Chaque année, quelque 2,5 milliards de cas de diarrhée sont recensés chez les moins de cinq ans, dont la moitié en Afrique et en Asie du sud. Quinze pays recensent à eux seuls les trois quarts des décès liés à la déshydratation provoquée par la diarrhée. En tête de liste, on retrouve l’Inde, le Nigéria, la République démocratique du Congo, l’Afghanistan et l’Ethiopie.
Dans les pays en développement, seuls 39% des enfants de moins de cinq ans atteints de diarrhée bénéficient d’une réhydratation orale et d’une alimentation continue, nécessaires à un prompt rétablissement. Bien que très efficace, l’utilisation de tablettes de zinc dans le traitement de la diarrhée reste « largement inconnue dans la plupart des pays en développement », souligne le rapport.

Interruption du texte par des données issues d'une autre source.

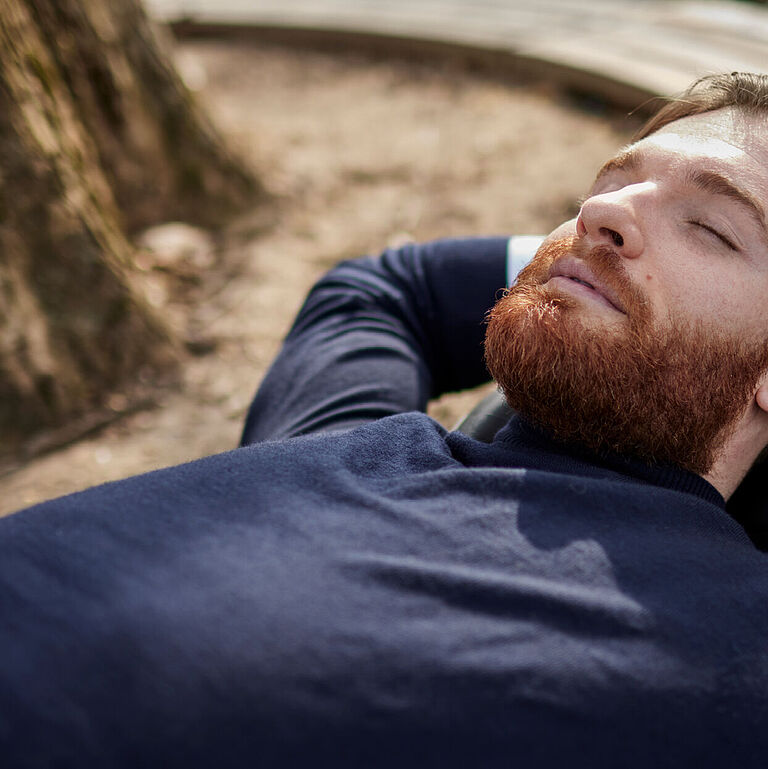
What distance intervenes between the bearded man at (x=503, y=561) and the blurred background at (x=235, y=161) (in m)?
1.26

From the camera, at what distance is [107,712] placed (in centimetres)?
105

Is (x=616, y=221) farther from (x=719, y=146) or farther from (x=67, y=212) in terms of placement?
Result: (x=67, y=212)

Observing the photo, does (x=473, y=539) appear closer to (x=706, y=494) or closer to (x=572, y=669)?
(x=572, y=669)

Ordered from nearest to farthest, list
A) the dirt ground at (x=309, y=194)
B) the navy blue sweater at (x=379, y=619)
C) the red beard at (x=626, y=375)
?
1. the navy blue sweater at (x=379, y=619)
2. the red beard at (x=626, y=375)
3. the dirt ground at (x=309, y=194)

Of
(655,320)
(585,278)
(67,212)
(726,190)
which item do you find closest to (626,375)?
(655,320)

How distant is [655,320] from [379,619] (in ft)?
2.77

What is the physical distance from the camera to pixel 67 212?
262 cm

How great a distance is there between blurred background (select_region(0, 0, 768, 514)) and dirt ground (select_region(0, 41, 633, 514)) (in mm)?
15

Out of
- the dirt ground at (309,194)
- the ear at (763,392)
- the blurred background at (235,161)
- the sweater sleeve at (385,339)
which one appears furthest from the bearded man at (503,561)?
the blurred background at (235,161)

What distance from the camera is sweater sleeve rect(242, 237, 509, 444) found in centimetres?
198

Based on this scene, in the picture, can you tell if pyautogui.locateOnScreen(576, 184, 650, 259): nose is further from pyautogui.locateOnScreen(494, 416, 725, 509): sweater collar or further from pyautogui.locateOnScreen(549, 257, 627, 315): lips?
pyautogui.locateOnScreen(494, 416, 725, 509): sweater collar

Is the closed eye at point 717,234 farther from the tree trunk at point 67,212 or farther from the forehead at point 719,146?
the tree trunk at point 67,212

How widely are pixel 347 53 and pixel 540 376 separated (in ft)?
18.1

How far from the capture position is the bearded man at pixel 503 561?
107 centimetres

Une manière simple de lutter contre ce fléau est de se laver les mains au savon, geste qui réduirait d’environ 40% l’incidence des maladies diarrhéiques. Problème : les pays les plus touchés par les diarrhées connaissent de graves pénuries d’eau, ont un système d’assainissement inadéquat (l’eau y est insalubre) et 2,5 milliards de personnes dans le monde ne disposent pas d’installations sanitaires en nombre suffisant. En 2006, « dans les pays en développement, environ un habitant sur quatre pratiquait la défécation n’importe où en plein air ». Rien qu’à l’échelle de l’Inde, cela représente 665 millions de personnes.